The other obvious project to engage with is Qubes. I expect this to be more challenging, because the forums for general discussion of secure desktop operating systems, such as the secure-desktop mailing list started by the Qubes project, no longer appear to be active. I think that there is a lot of potential for collaboration between the projects, though, especially with regards to discussion about security considerations that are shared between the two systems. I plan to try to engage with Qubes developers and users through project discussion channels, and also through discussions at conferences and similar events.

Finally, what Spectrum ultimately needs to succeed is users. The people who are likely to use a system like Spectrum in its infancy are people who already know about security through compartmentalization, and already know about Qubes.
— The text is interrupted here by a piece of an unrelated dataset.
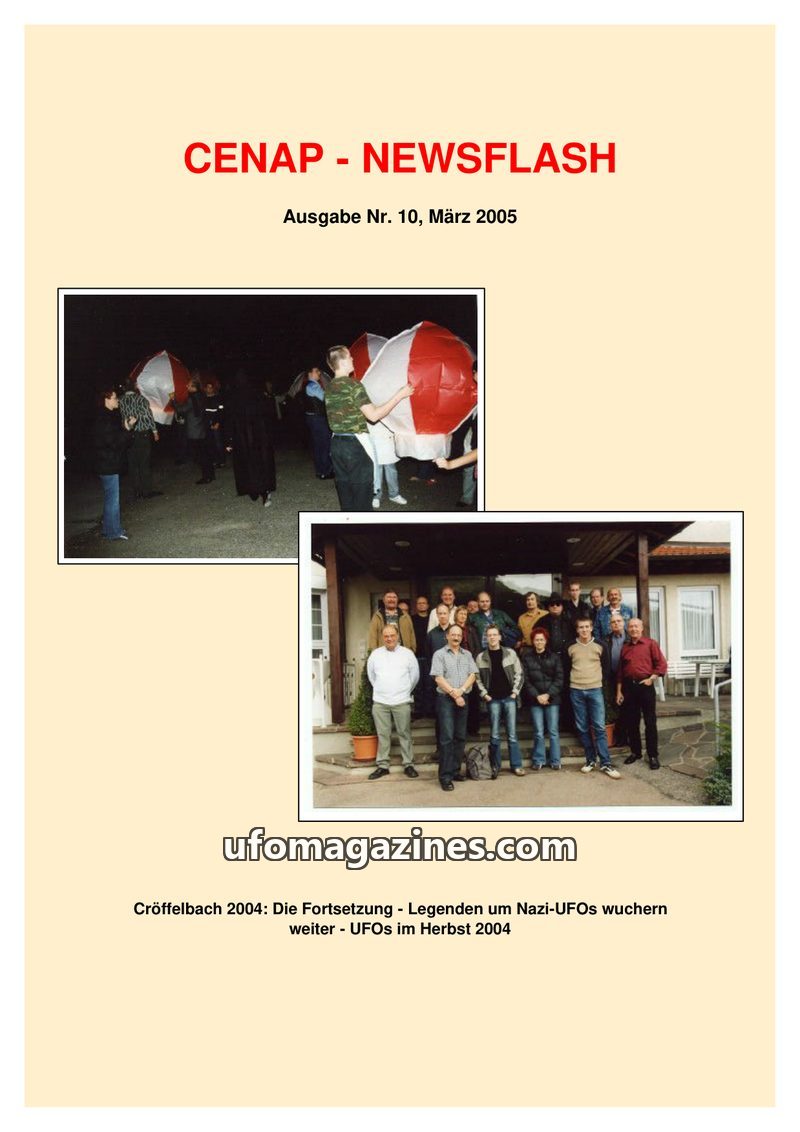 CENAP - NEWSFLASH

Ausgabe Nr. 10, März 2005

Cröffelbach 2004: Die Fortsetzung - Legenden um Nazi-UFOs wuchern weiter - UFOs im Herbst 2004

ufomagazines.com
I will reach these people by publishing regular writings about Spectrum, its development progress, and its advantages, and sharing this work online where people with these interests are likely to see it. I will give talks about Spectrum at relevant conferences. Longer term, I expect a userbase from this core audience will spread awareness of the system, to the point where it will be mentioned in any discussion of secure desktop operating systems. This will make it easy to find for anybody who realises that they need a secure desktop OS. The next thing to do is spread awareness of secure desktop operating systems to the general public, but I consider that to be beyond the scope of this proposal — before we can spread awareness of secure desktop computing, we must first ensure that the tools are available to actually do it.